Changes to SCA-RTS in the UK from March 2022 and what it means for Nordigen customers and users.

• After authenticating on the bank’s page or app once (the SCA process), the users don’t have to go through the process again. Consent can be reaffirmed on AISP’s (Nordigen’s) page.
• One customer, one bank connection login, multiple accounts => one consent, not separate consents by account.
• Such reconfirmation can be done by another party, to which the customer has delegated account access (such as an accountant).
• When 90 days elapse the AISP must stop accessing the data until the customer reconfirms. Once they do, access can resume. This can also happen at a later time, after a period of inactivity.
• Banks can choose not to apply these relaxed requirements, but are strongly encouraged to.
• Banks can require SCA (login) again at any time if they have reasonable suspicions of fraudulent activity
• These changes come into force 26 March 2022

• Customers of UK banks can reconfirm their consent using one click on Nordigen page without going through the bank login after they have done it once (we will inform our clients once the change for UK banks has been applied)

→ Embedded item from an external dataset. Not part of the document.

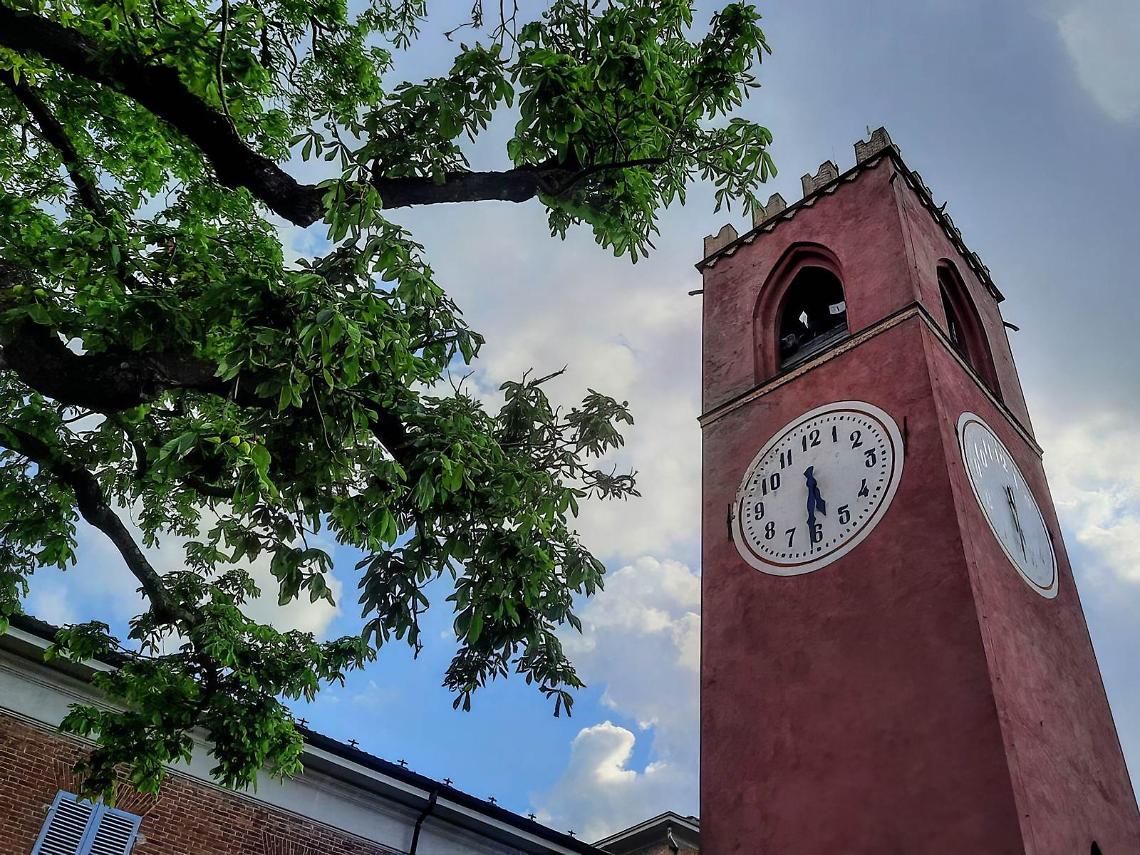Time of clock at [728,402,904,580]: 5:30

• You can follow the exact same flow to reauthorize accounts at UK banks as before - redirect the user to the url returned under “link” in requisition and Nordigen will redirect them back to the the redirect url you’ve provided when creating the requisition. Except the user will not have to go through the bank login, making this journey so much more smooth.
• If you create a new requisition, the user will have to go through bank login either way.
• If a user has multiple banks connected, they will have to go through the flow for each bank (on requisition level)
• Keep in mind that some UK banks might still require a login every 90 days.